You don’t feel the absence of one player will be fatal – Liverpool made do without Coutinho in the 4-1 win over Leicester and Firmino was missing in the victory at Chelsea, for example – which is a wonderful position to be in.
Something else that is becoming more apparent by the week is that Klopp has instilled a steely edge to Liverpool. They might not show it in the obvious way a Jose Mourinho or Diego Simeone side does, but it is there for all to see. There have been occasions already this season when past Liverpool teams would have crumbled, but they have dug deep and sealed victories. Recovering from 1-0 down at Swansea, seeing off a second-half onslaught from Palace and killing time against Arsenal and West Brom all spring to mind. Even against United, past Reds teams would have allowed their bitter rivals to sneak the most undeserved of 1-0 wins, while at Spurs, 1-1 could easily have turned into a 2-1 loss.
On the flip side, that 2013/14 team could never be depended upon as much. The final three or four months of the season were unbelievably enjoyable, but much like Newcastle in the mid 1990s, you couldn’t help but feel that disaster was never too far away. The meltdown at Palace showed that, and Klopp would simply not have allowed it to happen.
It should be stressed that winning 11 straight games was an amazing achievement that year, before I am accused of being overly-harsh on a team I adored watching.
It was always a given that Klopp’s table-topping class of 2016/17 would be compared to Rodgers’ Suarez-inspired side, but as an all-round team, there is only one winner.
In attack, there is not a lot in it – it is easy to forget just how remarkable Suarez, Daniel Sturridge, Raheem Sterling and Philippe Coutinho were in tandem – but there is so much more quality across the pitch these days.
Jordan Henderson now looks a more experienced, dominant midfielder to the one who shone in 2013/14 but was less of a leader, while Karius, Nathaniel Clyne, Matip and Milner are clear upgrades on Mignolet, Glen Johnson, Martin Skrtel and Jon Flanagan, respectively.
Then there’s the managers.
I was far more fond of Rodgers than many Liverpool supporters, but he was limited in a number of facets of his management. His didn’t deal well with the media, and if Plan A didn’t work on the pitch, a Plan B would often be non-existent.
Klopp is doing a superb job, however, and it is almost impossible to fault him at the moment. He has united the fanbase, is a world-class motivator and he has got his team playing the most expansive football in the country.

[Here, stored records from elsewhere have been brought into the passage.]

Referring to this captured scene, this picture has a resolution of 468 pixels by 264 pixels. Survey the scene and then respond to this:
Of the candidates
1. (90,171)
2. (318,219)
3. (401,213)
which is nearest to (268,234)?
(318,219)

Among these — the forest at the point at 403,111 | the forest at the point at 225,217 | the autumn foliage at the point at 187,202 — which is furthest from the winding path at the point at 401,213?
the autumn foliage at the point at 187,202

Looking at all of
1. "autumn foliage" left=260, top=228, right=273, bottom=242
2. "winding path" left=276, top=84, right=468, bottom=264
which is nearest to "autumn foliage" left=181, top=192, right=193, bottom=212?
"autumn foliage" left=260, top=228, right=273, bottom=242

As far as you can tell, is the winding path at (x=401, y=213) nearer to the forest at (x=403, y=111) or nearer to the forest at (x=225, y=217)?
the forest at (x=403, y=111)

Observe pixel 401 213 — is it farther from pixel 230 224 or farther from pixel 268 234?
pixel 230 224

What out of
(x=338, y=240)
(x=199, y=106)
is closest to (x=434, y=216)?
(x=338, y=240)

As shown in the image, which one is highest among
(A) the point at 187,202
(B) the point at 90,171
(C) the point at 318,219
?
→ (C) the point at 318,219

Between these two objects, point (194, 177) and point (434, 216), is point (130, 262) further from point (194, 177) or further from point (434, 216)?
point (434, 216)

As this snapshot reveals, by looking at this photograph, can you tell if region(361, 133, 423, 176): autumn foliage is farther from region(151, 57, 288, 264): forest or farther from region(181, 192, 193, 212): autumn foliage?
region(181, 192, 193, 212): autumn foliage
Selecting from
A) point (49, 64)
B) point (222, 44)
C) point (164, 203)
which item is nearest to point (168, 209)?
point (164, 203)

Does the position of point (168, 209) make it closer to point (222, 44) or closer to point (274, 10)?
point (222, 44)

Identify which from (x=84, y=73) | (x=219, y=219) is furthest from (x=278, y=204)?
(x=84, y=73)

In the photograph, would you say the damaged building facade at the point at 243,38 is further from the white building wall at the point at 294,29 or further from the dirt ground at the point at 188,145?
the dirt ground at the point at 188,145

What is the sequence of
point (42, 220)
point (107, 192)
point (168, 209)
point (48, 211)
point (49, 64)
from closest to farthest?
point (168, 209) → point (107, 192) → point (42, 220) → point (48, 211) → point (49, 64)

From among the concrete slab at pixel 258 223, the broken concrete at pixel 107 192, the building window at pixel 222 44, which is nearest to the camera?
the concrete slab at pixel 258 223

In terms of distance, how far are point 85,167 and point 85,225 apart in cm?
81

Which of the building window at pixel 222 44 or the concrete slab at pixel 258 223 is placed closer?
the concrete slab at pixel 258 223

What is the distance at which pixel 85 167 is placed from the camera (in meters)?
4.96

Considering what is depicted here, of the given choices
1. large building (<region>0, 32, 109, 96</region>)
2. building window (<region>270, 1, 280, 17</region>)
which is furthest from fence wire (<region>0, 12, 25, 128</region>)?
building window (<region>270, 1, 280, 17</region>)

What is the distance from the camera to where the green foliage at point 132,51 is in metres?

2013/14 was a wonderful ride that should always be remembered fondly, but that Liverpool side would be picked apart by Klopp’s outfit that currently lead the way in the Premier League. They are leading from the front, whereas nobody even tipped Rodgers’ men until Christmas at the earliest.
We are witnessing the start of something special under Klopp, and even if the Premier League title once again evades Liverpool this season, great days lie ahead with the German at the helm.
Few would have predicted we’d see a better Reds side than 2013/14 so soon, but that is exactly what has happened. Sit back and enjoy every second of it.